Olimpos ve Adrasan Koyu
Merhaba , bir gezi yazısıyla güne başlayalım. Aslında bu yazıyı yazsam mı yazmasam mı tereddüt ettim Adrasan Koyu’ nun fazla keşfedilmemesi için. Adana dönüşü arkadaşla uğradığımız ve bir gece kaldığımız Olimpos ve hemen yanıbaşındaki Adrasan Koyu adeta beni büyüledi. Ülkemizdeki güzellikleri bu kadar geç keşfetmek kendi adıma üzücü. İş güç hayat mücadelesinden çevremizdeki güzellikleri ıskalıyoruz çoğunlukla.

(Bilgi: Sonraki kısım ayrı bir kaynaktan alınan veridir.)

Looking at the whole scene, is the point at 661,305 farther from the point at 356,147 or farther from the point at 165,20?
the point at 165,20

Kısa bir hayat girişinden sonra gelelim Olimpos ve Adrasan Koyu’ na. Antalya’ ya 100 km mesafede ama yaklaşık 2 saat sürüyor virajlı yollardan hızlı gidemiyorsunuz. Ama acelemiz yok nasıl olsa değil mi? Zaten yollar bildiğiniz örümcek ağı gibi radar ağı olmuş 80 den fazla hıza çıkamıyorsunuz 🙂 Neyse bu ayrı bir yazı konusu . Olimpos adına aşina idim ama nasıl bir yer olduğu hakkında en ufak bir fikrim yoktu. Muhteşem bir doğa karşıladı bizi. Yeşillikler içinde ve hiç yüksek bir bina yok ne güzel. Hoteller buraya girememiş aman girmesin zaten. Doğa tutkunları için biçilmiş kaftan. Kaldığım kısa süre içinde öğrendiğim kadarıyla trekking, çadır kampları yapılabilen bir bölge. Ve o da ne. Instagramda agzımın suyu aka aka resimlerine baktığım Adrasan 5km tabelası!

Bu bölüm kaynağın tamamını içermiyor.